Tuesday, October 12, 2010

my final submission.

here is what  i want to do for my final submission. this is a personal naritive that i want to make into a memoir.
For most kids my age there fondest memory comes of their first time to Cedar Point, Disney World, a cruise, their first crush, or even their first kiss but for me it is much more serious. A week that is filled with joy, and fun, and celebration is now shadowed by the most terrifying time in my life. I have only told my closest friend my whole story; I had her in tears as these flash backs kept rolling into my mind. However the strongest of them all are the two that I will never forget and here is how they go:
It was the first Saturday in July of 2007, it was said to be the luckiest day at 07/07/07 however for me that was the second worst of day my life. I was in a fierce softball tournament in Carlton. My third game had just finished, and that was when reality had really hit me. My mom got a call from my dad and he said that my grandmother, who had been battling Characinoid Cancer, had taken the turn for the worst. He said that I need to come as soon as I could. When my mom told me what was going on I became a fountain with tears poring from my eyes. You see my grandmother and I were really close. We butted heads a couple of times, but we always saw the light at the end of the tunnel. She was always at my sporting events cheering me on. She was and still is my driving force. If I knew that she was coming, I would try that much harder to show her how much I had improved.
As I’m leaving the park I could only imagine how bad she was, she had sounded good on the phone the night before.  She was actually sounding better than she had in a while. Her voice was as energetic as the Sunday morning when she had picked me up from church. The pride and joy of my grandma was her faith in god. I swear she knew the bible better than anyone. She followed the messages and tried so hard to teach them to all four of her grandchildren.
Just as we pulled up to her house, I saw my aunts’ cars in the drive way, and I could only think that this was it, she’s going to die today. However I didn’t let my thoughts get to me until I got into her room, and saw how she was feeling. At this point, she was talking, but she couldn’t eat anything; she couldn’t get out of bed. Words can’t even describe how horrible it was to look at her. It was as if she had been on a constant death march with Elie Wiesel. Although it wouldn’t take much to make her look so un-nurtured because she was only about five foot two and only weighed 120 at the most. 
As I walk to her I start to say, “Hi its Kennedy,” but that’s when she murmured in her shocked and surprised voice, “Oh Kennedy! What are you doing here? Don’t you have a softball tournament?” the only thing that I could tell her was that I had already got done. I knew that it would have killed her in side to know that I had left to come to see her.  
Her voice was so worried and shocked, that for the first time I was speechless. I just stood there in amazement. Than she started talking to me, the sounds coming from her lips were that of church mice. So inched closer to her, she asked me how I did that day in the tournament. I could only say “okay” later she started to moan and finally fell fast a sleep.
I sat there counting the seconds between her breaths.
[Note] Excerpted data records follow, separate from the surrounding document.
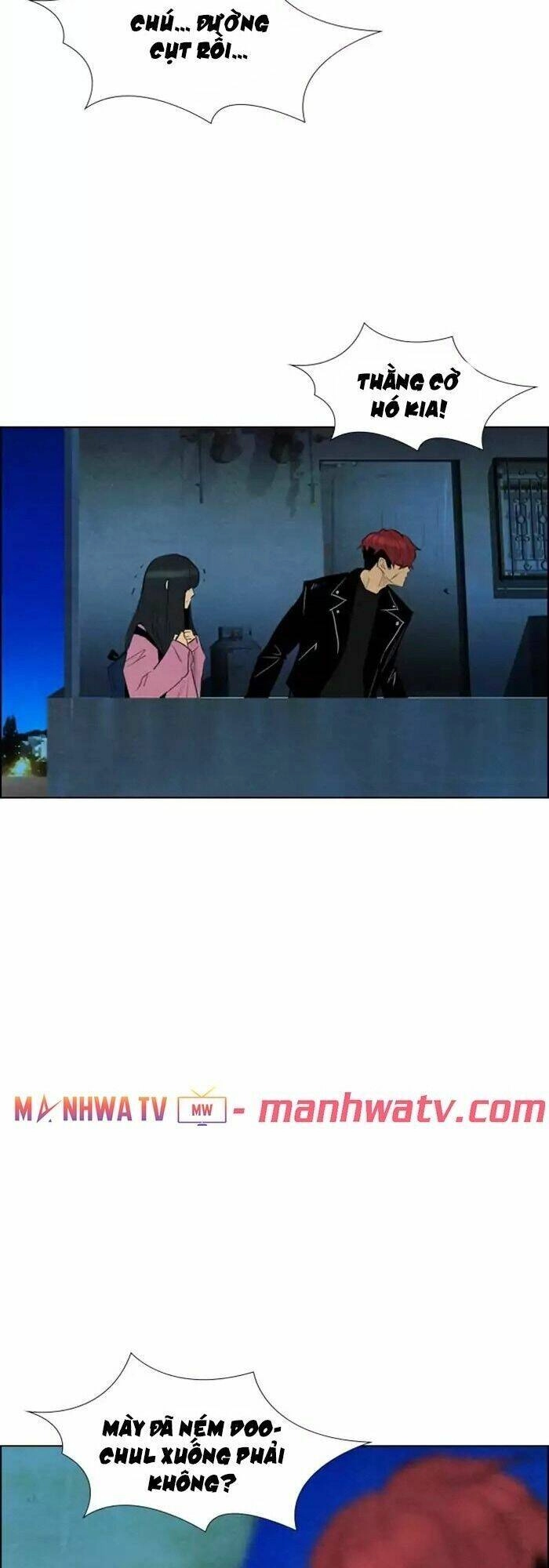 Kẻ Hồi Sinh Chapter 54 - 15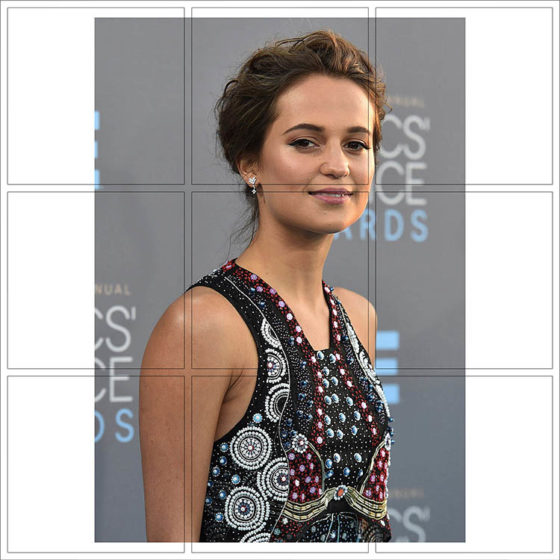 Alicia Vikander - 021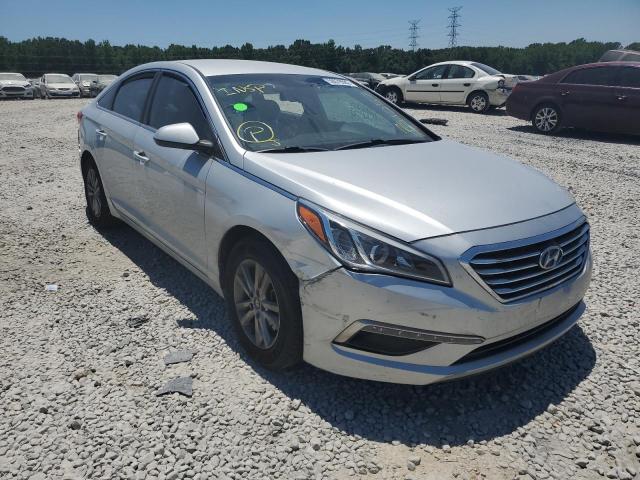 HYUNDAI SONATA SE 2015 5npe24af3fh007451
Each one seemed like a school year had passed, but than she would gasp and all was good for the moment.
Once I was positive that she was asleep, I was the church mouse running out of the room. I joined my family in the living room. They were all talking and eating, having a good time while        trying to be quiet. They didn’t speak much of my grandma but of what they have been doing in their lives like a family reunion.
A few hours had passed; my aunt said that my grandma needed to take another round of medication. I went in the room with her and that’s when my world stopped. As my aunt applied the medication to my grandma’s lower gums, she mumbled something. My aunt and I couldn’t make out what she had said, we asked her to repeat it. It took every ounce of her strength to say “no more meds.” These words are engraved, locked away in storage and are to be remembered for eternity in the back of my mind. When I think of my grandma I think of those three short little words.
After hearing “no more meds” I thought that nothing could get worse but yet my anger, internal emotions, memory, and my will endured the worst.
The very next day somehow my grandma got the strength to get out of bed and reach the bathroom. She managed to turn on the sink and get back to her bed. She left the water from the faucet flow like Niagara Falls.
As my Aunt Julie was telling us this entire story my grandma started to vomit well more like dry heaving. This was very strange because the cancer was suffocating her and she hadn’t eaten in about a day. She would hack and hack, trying to vomit like there was something wedged just inside her throat. Almost like she could feel herself getting sick but nothing was in her body to come up.
These events were extremely out of the ordinary to what the doctors had told our family. The unexpected left me with the most unremarkable image I thought that I would never get to see. They were as dark as a mahogany stained table, as large as Jupiter and its rings; they looked like The Ball dropping on New Year’s Eve in Time Square. The last glimmer of life in her eyes was looking straight at me like a deer caught in the headlights.
That was the last time anyone saw those beautiful eyes alive. That was the last day anyone saw my grandma alive. It was incredibly hard at the time to grasp the concept that she was gone. At the time I was only 12 years old and the image, the words, the emptiness in my hart has never left me.
this is intitlede lucky number 7. what area do you think i need to focus on the most?